To be done:
Count the lines below that contain the string "there", treating uppercase and lowercase as different. Reply with the number alone.
* START Material provided *
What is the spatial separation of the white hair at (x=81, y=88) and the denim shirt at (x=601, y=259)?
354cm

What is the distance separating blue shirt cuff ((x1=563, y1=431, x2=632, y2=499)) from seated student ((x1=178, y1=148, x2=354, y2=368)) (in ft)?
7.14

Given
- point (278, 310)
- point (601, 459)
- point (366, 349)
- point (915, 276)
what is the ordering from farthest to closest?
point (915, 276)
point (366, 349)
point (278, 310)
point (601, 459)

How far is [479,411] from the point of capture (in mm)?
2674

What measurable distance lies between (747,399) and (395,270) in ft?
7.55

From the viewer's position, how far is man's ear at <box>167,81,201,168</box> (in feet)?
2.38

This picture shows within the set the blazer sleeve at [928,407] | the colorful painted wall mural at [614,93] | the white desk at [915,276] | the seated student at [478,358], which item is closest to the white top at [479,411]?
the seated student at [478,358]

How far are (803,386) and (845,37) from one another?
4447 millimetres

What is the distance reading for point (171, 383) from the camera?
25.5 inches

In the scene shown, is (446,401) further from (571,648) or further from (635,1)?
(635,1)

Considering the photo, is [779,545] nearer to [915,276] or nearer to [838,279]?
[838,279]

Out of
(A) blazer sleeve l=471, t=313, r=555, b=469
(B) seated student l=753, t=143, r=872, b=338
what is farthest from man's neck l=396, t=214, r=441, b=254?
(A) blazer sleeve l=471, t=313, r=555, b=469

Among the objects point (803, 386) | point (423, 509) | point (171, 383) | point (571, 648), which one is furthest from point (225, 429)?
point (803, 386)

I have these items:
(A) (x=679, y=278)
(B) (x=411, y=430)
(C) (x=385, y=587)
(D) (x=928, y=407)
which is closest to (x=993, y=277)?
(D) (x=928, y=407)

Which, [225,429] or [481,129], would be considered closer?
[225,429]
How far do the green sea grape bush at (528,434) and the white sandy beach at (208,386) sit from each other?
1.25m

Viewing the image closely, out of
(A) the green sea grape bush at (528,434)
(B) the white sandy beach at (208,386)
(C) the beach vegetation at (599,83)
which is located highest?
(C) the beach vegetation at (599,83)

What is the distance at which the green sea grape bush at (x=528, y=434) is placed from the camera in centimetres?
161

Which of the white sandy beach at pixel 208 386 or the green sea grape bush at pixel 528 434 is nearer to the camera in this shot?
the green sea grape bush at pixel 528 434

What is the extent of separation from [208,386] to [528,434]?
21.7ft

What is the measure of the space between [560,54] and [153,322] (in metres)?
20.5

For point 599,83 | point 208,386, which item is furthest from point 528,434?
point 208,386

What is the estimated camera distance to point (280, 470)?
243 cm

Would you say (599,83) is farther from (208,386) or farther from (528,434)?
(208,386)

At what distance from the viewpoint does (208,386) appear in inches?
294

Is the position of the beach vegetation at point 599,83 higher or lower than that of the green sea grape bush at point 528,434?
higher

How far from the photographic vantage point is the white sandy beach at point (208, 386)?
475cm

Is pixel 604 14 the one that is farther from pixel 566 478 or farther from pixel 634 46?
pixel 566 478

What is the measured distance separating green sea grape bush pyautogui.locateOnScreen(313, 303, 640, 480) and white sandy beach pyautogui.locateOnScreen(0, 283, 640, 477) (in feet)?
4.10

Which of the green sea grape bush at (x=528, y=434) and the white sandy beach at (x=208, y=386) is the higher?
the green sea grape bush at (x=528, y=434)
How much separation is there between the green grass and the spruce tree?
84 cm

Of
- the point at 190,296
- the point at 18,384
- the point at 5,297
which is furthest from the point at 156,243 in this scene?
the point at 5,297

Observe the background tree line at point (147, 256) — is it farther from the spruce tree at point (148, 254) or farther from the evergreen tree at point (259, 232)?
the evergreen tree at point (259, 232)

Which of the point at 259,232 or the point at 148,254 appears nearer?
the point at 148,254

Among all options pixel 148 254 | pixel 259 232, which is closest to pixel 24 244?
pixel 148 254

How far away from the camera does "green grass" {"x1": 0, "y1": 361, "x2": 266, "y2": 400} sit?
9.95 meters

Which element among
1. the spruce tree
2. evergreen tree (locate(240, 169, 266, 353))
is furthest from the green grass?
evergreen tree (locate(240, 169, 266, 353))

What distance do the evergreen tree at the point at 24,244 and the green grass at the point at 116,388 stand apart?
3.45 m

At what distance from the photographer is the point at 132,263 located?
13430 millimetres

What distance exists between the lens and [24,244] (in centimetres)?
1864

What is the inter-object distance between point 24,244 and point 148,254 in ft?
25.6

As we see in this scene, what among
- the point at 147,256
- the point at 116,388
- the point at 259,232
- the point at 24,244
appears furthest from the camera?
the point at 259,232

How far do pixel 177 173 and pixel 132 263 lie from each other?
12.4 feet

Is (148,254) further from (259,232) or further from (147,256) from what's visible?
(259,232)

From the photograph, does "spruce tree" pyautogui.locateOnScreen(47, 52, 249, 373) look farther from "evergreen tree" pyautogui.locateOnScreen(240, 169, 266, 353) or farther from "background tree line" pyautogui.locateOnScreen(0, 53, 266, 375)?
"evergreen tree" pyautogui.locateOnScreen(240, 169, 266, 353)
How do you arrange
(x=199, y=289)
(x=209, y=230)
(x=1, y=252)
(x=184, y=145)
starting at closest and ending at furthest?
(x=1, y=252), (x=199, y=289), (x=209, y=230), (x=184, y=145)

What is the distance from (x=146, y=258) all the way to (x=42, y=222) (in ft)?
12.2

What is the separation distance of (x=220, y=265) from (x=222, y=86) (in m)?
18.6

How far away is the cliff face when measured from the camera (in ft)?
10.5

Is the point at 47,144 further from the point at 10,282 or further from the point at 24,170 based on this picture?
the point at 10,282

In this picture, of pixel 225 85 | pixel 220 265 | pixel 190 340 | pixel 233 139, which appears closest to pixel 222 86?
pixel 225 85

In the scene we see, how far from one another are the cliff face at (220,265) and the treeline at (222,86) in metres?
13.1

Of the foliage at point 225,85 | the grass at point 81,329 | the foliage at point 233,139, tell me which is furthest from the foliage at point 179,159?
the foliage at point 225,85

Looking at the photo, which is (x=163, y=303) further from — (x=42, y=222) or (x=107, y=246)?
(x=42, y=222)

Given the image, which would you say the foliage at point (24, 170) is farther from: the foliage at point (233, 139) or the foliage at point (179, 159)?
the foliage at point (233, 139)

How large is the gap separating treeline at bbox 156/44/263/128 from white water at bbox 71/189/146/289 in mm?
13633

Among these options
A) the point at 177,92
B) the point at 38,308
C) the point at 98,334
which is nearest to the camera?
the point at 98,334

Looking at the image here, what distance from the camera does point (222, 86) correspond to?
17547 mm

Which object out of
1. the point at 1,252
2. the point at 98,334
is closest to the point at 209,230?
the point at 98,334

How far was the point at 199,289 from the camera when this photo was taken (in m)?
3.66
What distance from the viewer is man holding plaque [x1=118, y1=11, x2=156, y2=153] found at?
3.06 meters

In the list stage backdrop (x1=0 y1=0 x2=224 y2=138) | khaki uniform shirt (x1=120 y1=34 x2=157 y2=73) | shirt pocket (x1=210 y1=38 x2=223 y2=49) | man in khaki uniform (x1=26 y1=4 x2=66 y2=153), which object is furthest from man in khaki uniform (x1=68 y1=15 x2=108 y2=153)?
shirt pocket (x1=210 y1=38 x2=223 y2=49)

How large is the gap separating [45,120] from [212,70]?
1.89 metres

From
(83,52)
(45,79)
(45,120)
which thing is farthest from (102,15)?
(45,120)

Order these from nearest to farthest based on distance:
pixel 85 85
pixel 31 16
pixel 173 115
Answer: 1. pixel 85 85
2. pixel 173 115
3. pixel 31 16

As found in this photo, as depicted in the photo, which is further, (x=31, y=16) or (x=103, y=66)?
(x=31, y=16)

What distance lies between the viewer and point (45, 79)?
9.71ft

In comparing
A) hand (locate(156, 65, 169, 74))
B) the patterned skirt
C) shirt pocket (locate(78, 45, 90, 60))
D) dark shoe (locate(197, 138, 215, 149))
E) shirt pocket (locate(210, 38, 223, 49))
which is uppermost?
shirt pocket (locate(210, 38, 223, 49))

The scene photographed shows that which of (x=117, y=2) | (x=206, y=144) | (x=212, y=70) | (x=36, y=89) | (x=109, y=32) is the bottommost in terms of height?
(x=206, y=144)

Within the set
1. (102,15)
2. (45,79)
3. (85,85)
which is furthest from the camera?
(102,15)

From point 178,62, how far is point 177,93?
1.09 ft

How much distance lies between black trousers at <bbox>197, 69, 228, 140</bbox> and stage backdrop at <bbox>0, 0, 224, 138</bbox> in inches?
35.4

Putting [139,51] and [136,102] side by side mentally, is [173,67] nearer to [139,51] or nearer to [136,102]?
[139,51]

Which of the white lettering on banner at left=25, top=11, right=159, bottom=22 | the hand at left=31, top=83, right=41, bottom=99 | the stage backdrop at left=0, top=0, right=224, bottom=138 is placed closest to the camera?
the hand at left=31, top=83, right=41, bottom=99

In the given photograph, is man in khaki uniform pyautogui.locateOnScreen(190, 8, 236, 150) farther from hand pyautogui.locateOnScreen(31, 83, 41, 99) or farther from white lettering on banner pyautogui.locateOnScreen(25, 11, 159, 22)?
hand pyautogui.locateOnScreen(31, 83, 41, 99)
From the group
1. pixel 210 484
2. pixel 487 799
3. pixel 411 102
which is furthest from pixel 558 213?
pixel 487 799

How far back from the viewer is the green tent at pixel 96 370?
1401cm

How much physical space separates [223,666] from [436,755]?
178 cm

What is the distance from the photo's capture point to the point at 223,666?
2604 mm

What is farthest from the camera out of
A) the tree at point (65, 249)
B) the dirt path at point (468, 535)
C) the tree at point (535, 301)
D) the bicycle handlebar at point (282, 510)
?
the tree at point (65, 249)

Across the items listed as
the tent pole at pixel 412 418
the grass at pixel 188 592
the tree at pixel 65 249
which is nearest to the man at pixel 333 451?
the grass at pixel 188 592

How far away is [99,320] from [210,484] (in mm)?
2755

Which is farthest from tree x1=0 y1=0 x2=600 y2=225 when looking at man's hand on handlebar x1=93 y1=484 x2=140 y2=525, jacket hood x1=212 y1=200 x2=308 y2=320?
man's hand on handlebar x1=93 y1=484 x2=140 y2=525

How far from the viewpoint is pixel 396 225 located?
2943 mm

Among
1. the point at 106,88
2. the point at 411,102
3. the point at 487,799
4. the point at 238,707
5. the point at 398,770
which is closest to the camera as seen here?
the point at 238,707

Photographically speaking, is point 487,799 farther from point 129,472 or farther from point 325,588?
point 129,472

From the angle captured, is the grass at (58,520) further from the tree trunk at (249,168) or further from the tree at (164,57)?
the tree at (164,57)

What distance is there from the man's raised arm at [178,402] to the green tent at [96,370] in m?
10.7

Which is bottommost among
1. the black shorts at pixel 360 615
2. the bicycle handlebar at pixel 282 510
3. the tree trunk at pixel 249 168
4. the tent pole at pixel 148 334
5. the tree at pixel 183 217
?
* END Material provided *
Task solution:
2